Interprétant largement le rapport d’une inspection réalisée le 4 avril dernier, que Rue89Lyon avait décortiqué, elle a estimé que « le positionnement pédagogique » de l’établissement était « problématique » et révélateur d’une « proximité avec la pensée des frères musulmans dont le projet est contraire aux valeurs de la République ».
En cause, pour rappel, des livres du CDI de l’établissement « connus pour leur radicalité » voire carrément « intégristes », un règlement « discriminant envers les filles » et des cours « qui peuvent poser la question d’un enseignement contraire aux valeurs de la République ».
Depuis la résiliation du contrat de l’établissement d’Averroès (Lille), en décembre 2023, Al-Kindi était le seul lycée musulman sous contrat de France métropolitaine. Malgré les conclusions préfectorales au vitriol, l’établissement gardait un mince espoir.
« On a tout fait pour que ça fonctionne, souffle son service communication. On a répondu à tous les griefs, même ceux qui n’étaient pas fondés. On a changé le règlement intérieur, on s’est séparé de l’enseignant jugé problématique, on a rajouté des symboles de la République… »
Dans un baroud d’honneur, la communauté enseignante d’Al-Kindi a tenté, à travers une tribune envoyée à plusieurs médias jeudi 9 janvier, dont Rue89Lyon, de rappeler son attachement aux valeurs de la République ainsi que les excellents résultats scolaires de l’établissement. En vain.
À la prochaine rentrée scolaire, les quelque sept millions de musulmans que compte la France devront désormais se tourner vers le hors contrat, sans la garantie d’un enseignement conforme aux programmes de l’Éducation nationale.
Dans un communiqué de presse, l’établissement fustige « une islamophobie d’État qui ne prend désormais plus la peine de se masquer ». Al-Kindi ne mâche pas ses mots. « En rompant les contrats d’association, l’État envoie un signal très clair à la composante musulmane de notre pays : elle ne fait pas partie de la nation. »

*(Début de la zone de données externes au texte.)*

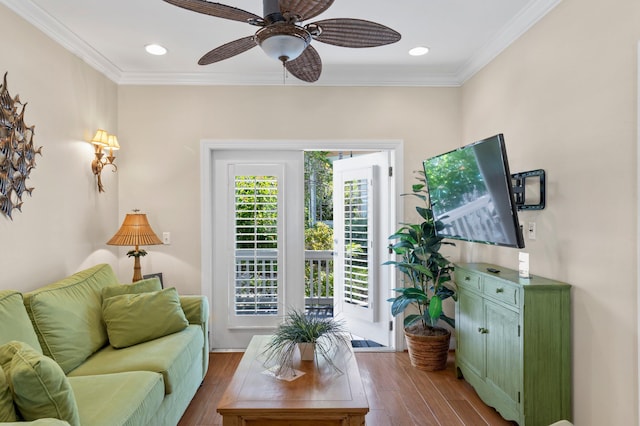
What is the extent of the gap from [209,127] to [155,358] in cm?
228

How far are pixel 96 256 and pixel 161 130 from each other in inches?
51.8

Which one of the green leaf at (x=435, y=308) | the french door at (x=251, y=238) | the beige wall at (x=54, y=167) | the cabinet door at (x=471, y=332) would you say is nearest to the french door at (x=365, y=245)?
the french door at (x=251, y=238)

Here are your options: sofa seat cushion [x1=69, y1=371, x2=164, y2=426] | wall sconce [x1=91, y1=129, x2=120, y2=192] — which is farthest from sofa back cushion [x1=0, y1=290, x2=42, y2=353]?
wall sconce [x1=91, y1=129, x2=120, y2=192]

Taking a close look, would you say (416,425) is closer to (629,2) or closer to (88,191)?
(629,2)

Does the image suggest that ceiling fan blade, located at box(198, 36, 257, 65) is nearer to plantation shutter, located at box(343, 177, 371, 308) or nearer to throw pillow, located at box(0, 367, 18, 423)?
throw pillow, located at box(0, 367, 18, 423)

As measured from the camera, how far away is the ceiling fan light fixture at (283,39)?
5.38ft

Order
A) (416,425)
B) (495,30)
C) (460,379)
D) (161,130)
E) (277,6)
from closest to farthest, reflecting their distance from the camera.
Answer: (277,6)
(416,425)
(495,30)
(460,379)
(161,130)

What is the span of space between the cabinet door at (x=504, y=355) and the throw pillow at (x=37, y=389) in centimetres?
230

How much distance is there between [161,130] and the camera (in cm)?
381

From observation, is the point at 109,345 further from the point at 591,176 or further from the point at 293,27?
the point at 591,176

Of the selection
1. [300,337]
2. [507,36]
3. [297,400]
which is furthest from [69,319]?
[507,36]

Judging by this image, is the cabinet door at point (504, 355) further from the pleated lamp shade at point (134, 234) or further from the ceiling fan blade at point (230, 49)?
the pleated lamp shade at point (134, 234)

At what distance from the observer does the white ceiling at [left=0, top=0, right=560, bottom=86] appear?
2602mm

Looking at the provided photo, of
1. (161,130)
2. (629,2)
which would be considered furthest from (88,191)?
(629,2)
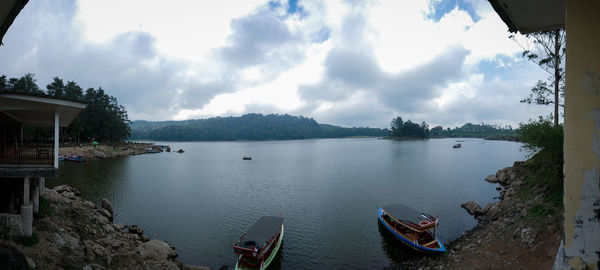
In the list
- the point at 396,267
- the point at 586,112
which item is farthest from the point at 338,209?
the point at 586,112

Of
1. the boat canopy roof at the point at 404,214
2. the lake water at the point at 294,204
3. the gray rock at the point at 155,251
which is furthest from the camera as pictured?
the boat canopy roof at the point at 404,214

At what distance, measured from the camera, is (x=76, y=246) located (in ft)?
38.6

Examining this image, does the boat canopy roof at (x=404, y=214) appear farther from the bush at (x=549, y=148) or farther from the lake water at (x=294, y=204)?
the bush at (x=549, y=148)

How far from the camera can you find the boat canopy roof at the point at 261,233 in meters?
14.5

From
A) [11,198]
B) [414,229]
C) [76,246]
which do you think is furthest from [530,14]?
[11,198]

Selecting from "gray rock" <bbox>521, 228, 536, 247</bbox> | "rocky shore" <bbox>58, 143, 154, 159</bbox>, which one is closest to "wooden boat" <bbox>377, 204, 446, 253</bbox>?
"gray rock" <bbox>521, 228, 536, 247</bbox>

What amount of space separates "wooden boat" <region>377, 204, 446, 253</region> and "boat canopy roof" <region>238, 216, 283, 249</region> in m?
7.50

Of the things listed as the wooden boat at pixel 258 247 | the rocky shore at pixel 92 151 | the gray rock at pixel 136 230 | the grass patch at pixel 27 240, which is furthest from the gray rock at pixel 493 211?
the rocky shore at pixel 92 151

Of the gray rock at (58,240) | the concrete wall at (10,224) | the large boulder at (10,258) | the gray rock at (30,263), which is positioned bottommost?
the gray rock at (58,240)

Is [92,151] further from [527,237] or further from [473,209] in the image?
[527,237]

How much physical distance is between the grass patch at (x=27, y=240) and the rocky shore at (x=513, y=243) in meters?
16.1

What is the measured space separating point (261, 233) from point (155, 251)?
219 inches

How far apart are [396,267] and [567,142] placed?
570 inches

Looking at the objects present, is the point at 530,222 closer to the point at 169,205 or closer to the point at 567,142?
the point at 567,142
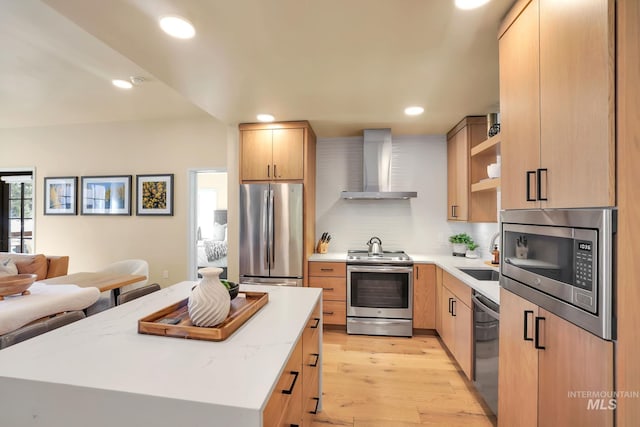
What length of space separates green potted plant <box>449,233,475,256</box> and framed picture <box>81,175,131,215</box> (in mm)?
4684

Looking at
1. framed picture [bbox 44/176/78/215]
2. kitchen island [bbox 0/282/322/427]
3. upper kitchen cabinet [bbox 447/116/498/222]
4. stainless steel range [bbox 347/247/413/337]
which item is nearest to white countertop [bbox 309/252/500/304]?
stainless steel range [bbox 347/247/413/337]

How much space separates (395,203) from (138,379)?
11.1 ft

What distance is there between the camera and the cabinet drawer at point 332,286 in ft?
10.4

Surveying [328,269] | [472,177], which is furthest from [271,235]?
[472,177]

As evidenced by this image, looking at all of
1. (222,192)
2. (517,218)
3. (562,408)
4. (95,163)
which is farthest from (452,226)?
(222,192)

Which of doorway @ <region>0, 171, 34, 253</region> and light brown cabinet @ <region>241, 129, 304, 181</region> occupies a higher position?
light brown cabinet @ <region>241, 129, 304, 181</region>

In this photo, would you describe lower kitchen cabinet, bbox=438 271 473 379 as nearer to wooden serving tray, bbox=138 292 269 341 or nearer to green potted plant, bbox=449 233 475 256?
green potted plant, bbox=449 233 475 256

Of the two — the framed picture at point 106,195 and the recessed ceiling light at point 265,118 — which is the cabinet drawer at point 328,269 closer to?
the recessed ceiling light at point 265,118

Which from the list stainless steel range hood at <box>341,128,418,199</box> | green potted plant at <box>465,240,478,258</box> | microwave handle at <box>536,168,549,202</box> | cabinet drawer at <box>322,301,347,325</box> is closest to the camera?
microwave handle at <box>536,168,549,202</box>

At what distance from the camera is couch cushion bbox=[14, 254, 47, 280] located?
11.1 feet

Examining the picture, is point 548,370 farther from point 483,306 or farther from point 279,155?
point 279,155

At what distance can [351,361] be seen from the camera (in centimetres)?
262

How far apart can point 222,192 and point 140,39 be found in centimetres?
631

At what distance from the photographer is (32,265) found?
11.2 ft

Vers la fin des bourses à Al-Kindi
L’établissement a appris la nouvelle par voie de presse et sur les réseaux sociaux où Bruno Retailleau, actuel ministre de l’Intérieur, s’est empressé de remercier la préfète. Sur Instagram, Laurent Wauquiez a aussitôt annoncé que « pas un euro de la Région Auvergne-Rhône-Alpes n’ira à cet établissement ». Et ce, avant même que la collectivité communique sur le sujet, oubliant un peu vite qu’il n’en est plus le président.
Concrètement, la résiliation de ce contrat entraîne la suppression des deux millions d’euros versés chaque année par l’État – dont 500 000 de la Région. Un manque à gagner de taille, qu’Al-Kindi espère compenser en augmentant les frais de scolarité de 20% et en faisant appel aux dons. La fin du partenariat avec l’État marque aussi la fin des boursiers, qui représentaient 53% des lycéens et 38% des collégiens. Dans ce contexte, l’établissement craint le départ des familles les moins aisées : « Ils veulent casser l’ascenseur social. »
L’établissement a d’ores et déjà annoncé son intention de saisir le tribunal administratif. En juillet dernier, le collège musulman Avicenne de Nice, sous le coup d’un arrêté préfectoral de fermeture pour des « financements opaques », avait obtenu gain de cause.